GOT a poem you would like to share with Army&You‘s readers? Send it, preferably along with a photograph, to deped@aff.org.uk and we’ll feature it in Well-versed. This poem, from Bryony Doran, is about a difficult time when her son had been deployed to Afghanistan and she worried about being presentable in case the Army arrived at her door. Bryony now has a published book of poems called Home front – see more about her poetry in the summer edition of Army&You.


 

The dressing gown

She is delaying the morning ritual:

showering, cleaning her teeth, getting dressed,

the unkindness of every day repeating itself,

 

tasks folding from yesterday into today:

cleaning the toilet, the kitchen floor, hand-washing.

Jobs that require rubber gloves

 

and onions, the chopping and frying of onions.

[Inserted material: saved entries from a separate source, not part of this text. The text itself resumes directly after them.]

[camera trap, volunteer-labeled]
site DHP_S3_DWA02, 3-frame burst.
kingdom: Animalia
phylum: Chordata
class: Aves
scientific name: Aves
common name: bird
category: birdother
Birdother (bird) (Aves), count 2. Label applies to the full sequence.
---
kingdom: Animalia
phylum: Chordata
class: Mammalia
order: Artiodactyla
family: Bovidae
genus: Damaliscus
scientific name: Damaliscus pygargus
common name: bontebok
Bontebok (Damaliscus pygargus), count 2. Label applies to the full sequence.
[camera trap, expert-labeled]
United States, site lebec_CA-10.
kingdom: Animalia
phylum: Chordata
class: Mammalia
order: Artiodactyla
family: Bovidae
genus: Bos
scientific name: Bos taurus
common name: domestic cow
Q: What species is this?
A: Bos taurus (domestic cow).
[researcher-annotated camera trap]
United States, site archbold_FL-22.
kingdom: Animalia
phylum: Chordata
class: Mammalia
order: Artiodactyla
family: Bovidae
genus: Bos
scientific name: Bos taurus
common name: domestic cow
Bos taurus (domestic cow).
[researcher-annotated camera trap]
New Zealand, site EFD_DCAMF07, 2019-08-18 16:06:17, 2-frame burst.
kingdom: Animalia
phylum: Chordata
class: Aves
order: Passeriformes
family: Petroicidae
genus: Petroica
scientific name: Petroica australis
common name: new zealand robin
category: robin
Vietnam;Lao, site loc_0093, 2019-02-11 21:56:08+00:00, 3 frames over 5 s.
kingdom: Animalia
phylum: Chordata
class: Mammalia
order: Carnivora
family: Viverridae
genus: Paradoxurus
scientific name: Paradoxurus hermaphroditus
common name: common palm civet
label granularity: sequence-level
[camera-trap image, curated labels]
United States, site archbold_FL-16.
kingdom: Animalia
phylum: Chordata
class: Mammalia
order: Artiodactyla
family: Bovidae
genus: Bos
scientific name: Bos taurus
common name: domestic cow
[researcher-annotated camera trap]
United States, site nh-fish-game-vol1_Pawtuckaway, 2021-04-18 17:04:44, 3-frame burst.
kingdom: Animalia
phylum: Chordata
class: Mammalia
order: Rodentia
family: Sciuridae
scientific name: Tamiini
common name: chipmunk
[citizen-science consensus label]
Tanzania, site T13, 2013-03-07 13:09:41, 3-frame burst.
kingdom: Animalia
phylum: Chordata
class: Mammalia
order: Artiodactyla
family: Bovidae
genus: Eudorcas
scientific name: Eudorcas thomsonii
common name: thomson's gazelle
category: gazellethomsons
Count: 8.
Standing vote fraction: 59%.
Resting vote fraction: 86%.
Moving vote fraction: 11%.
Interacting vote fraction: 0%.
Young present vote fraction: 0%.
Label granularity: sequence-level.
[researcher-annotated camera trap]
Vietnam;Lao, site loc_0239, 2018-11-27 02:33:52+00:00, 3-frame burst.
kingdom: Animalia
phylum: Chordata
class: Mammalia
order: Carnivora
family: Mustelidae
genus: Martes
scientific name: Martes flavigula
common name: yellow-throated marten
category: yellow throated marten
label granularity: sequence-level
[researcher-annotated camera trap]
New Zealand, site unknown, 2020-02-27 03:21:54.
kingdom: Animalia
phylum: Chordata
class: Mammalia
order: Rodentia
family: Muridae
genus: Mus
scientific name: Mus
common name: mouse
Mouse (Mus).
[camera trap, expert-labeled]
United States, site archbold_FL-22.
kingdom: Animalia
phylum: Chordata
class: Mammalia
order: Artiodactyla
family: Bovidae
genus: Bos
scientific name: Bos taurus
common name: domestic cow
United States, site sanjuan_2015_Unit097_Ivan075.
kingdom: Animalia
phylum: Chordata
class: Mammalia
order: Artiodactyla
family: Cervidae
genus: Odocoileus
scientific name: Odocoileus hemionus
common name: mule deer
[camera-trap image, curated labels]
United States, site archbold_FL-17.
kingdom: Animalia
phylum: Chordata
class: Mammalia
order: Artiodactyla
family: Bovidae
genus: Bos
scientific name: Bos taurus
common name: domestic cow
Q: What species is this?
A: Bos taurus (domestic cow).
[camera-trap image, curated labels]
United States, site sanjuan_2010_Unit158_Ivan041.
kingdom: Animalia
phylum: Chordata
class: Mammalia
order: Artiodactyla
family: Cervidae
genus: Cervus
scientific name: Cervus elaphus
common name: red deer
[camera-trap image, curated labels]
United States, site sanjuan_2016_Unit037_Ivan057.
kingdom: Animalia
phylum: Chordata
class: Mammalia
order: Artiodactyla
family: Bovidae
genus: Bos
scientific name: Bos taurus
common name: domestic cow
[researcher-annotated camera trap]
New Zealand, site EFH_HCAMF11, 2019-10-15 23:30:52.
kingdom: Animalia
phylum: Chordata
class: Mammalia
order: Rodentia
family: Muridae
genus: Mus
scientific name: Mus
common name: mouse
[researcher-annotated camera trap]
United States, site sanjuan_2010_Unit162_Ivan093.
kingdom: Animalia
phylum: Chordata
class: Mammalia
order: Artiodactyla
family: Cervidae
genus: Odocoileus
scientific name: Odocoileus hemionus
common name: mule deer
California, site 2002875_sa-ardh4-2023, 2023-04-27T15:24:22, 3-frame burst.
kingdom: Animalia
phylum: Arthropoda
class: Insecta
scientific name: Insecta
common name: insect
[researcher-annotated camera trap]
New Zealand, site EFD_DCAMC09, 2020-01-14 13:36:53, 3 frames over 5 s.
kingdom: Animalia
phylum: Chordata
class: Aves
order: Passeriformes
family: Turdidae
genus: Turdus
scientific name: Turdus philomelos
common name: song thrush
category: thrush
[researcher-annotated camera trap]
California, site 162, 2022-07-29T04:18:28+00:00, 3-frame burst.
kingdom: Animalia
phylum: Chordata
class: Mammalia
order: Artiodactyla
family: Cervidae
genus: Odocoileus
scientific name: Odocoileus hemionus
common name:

She’ll get washed soon, start a new day

with her hair smelling of apple and camomile.

 

The Postman knocks, brings a package

from a world where other people live.

What if they were to come to the back door

 

with her in her dressing gown smelling of onions?         

She’d have to send them to stand on the pavement,

take a quick shower, dress and do her teeth.    

 

They’d hold their berets by the rim, look down

at their shoes. She’d hear their words in her kitchen.

– Could they make her a cup of sweet tea?